Isabeth grabbed the bulky remote sitting by his pillows and flipped the channel on Nickelodeon where reruns of Fresh Prince of Bel-Air took on their ten thousandth run. "You're not going to jail." She gripped the bedrail. "Trust me."
"What happened in Vermont? Yellman told you who was after Fiona."
Isabeth bit her bottom lip. She looked at the door, hearing the loud hectic noise of doctors, nurses, therapist, custodians, and dieticians; anyone could walk in at any time.
Alex pulled back the sheet and pile of blankets, "Lay with me." He patted the firm mattress. "Talk to me." Isabeth pushed down the rail, popped off her shoes and climbed in. His cold feet mingled with her warm feet absorbing her energy. He pulled her into him, lying on their sides. Isabeth dug her head in the pillows. "What happened?"
She tucked her hair behind her ear. "He's dead." She whispered.
"What?" He couldn't hear her over the heart monitor, blood pressure monitor, and outside noise that leaked in from the chaotic hallway.
Isabeth scooted in closer to him, "Yellman is dead. He slit his throat in front of us." She pulled her hair from behind her ear, turning on her back. She studied the bone-tinted tile on the ceiling, again, seeing if she missed something the first time. Lineless and sleek, the paint covered the ceiling. As if it was made that way. No crew lied out ratty sheets and rainbow splattered overalls spending hours on ladders dragging a brush from one side to the other.
His cold hand chilled her face. He peered at the confusion staining her eyes, "Someone killed him."
"Technically, no."
"What do you mean technically?"
"I mean." She twisted the heated blanket in her hands. "He cut his own...throat but he said he had to do it for serenity...of something."
"How does the make it technical?"
"He said gave her to him. It was his last words. Like, it was something he didn't do. Something he wished he did."
"Give her to him? If he wanted Fiona he could've just taken her. We were all drugged out. We wouldn't have known." Alex swallowed hard, the heavy dose of diazepam turning his throat into the Mojave. "We would've just assumed she split after we knocked out."
"Are you listening to what you're saying? If he wanted her he would have her even if Yellman didn't give her to him. You read Faulkner's The Sound of Fury and understood it. This I know you can grasp."
"Fiona..." He thought. "Was a pawn." He wrapped his arms around Isabeth's agitated body not caring about the pinch of the IV needle. He cradled her head against his pounding chest. She gripped onto him tighter and tighter with each minute that passed.

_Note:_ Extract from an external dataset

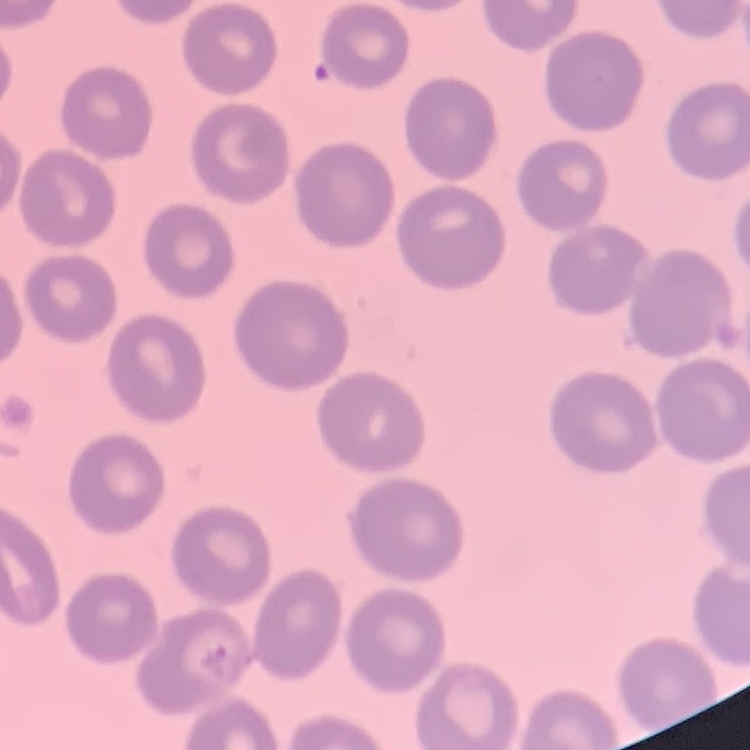

No rouleaux formation.

Summary:
  - Stain: Field's or Giemsa
  - Image type: square crop of a larger photomicrograph
  - Preparation: thin blood smear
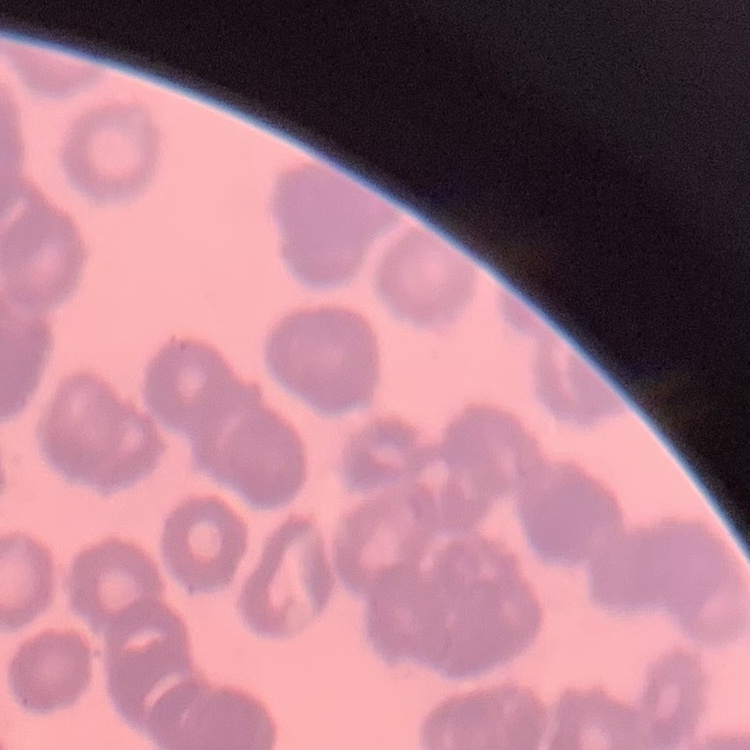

"We're playing checkers." He warm breath tickled her ear. "We're playing checkers."
Isabeth glanced at Alex's hand wrapped around her shoulder, "What happen to your hand?"
"I must've hurt my hand when I collapsed." He pulled his hand back tucking it under the blankets.

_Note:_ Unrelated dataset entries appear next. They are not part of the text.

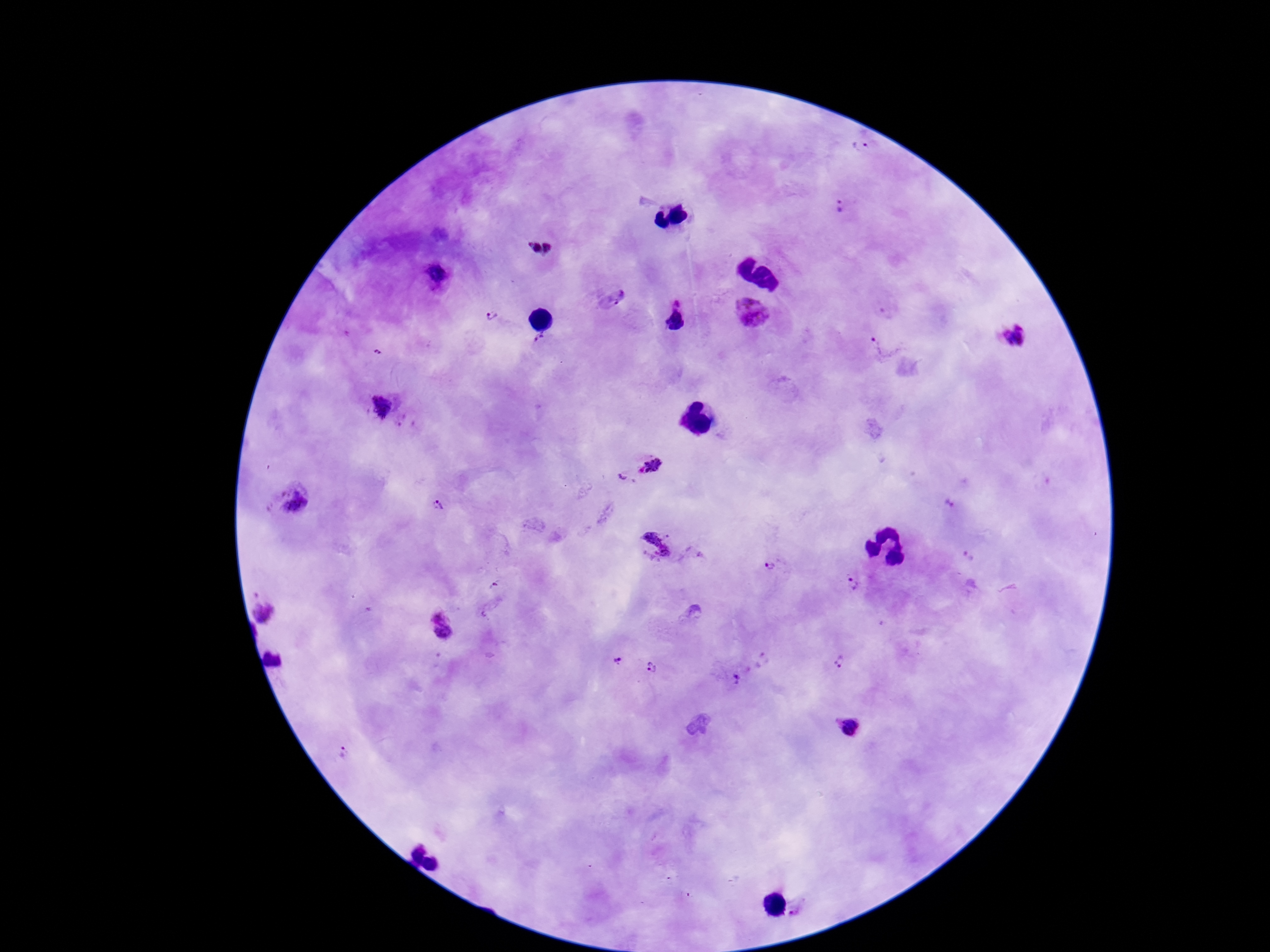

{
  "stain": "Giemsa",
  "magnification": "100x",
  "capture": "smartphone camera through the microscope eyepiece",
  "patient_malaria_status": "positive",
  "image_size": "1270×952 pixels",
  "plasmodium_parasite_locations": "approximate centers as [x, y] in pixels: [862, 144], [843, 207], [534, 248], [548, 248], [437, 275], [616, 297], [678, 301], [751, 311], [493, 317], [1014, 335], [541, 340], [883, 343], [384, 406], [407, 421], [654, 464], [626, 480], [291, 501], [950, 505], [436, 508], [653, 545], [770, 567], [853, 584], [265, 611], [692, 611], [442, 628], [272, 661], [619, 662], [839, 662], [652, 668], [736, 681], [850, 725], [343, 751]",
  "preparation": "thick blood smear",
  "field_of_view": "one from this slide"
}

Isabeth sat up, "You have scabs on your hand and the bruises are healing." She pushed herself off the bed. "I'm going to ask you again, what happen to your hand and this time...don't lie."
"I told you the first time." Alex toyed with the blankets. "I must've hurt it when I collapsed."

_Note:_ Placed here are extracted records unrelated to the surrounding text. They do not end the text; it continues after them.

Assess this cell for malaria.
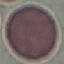

It is uninfected.

Giemsa stain. Thin blood film. Cell patch, automatically extracted from a larger field of view and resized to 64 × 64 pixels. Acquired by smartphone through the microscope eyepiece.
State which parasite is depicted.
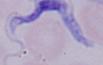
A trypanosome.

Captured at 1000x magnification. Micrograph.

Isabeth rubbed her strained eyes, "You're lying to me." She dropped her hands from her face. "I know you. You fiddle with things when you lie. You become defensive when you lie and you stick to your story with an air of arrogance. I know you too, just like you know me." She inhaled deeply. "You weren't working late that night or early, whatever it was and you for damn sure didn't hurt your hand today. My Aunt was right." Her eyes started to water and so did his. "I love you too much to see the truth."
Alex bit his jaw trying to hold back the wrong words that wanted to spill out his mouth. "And what is this truth you see."
"You're a deceiver." She flicked a tear from her cheek.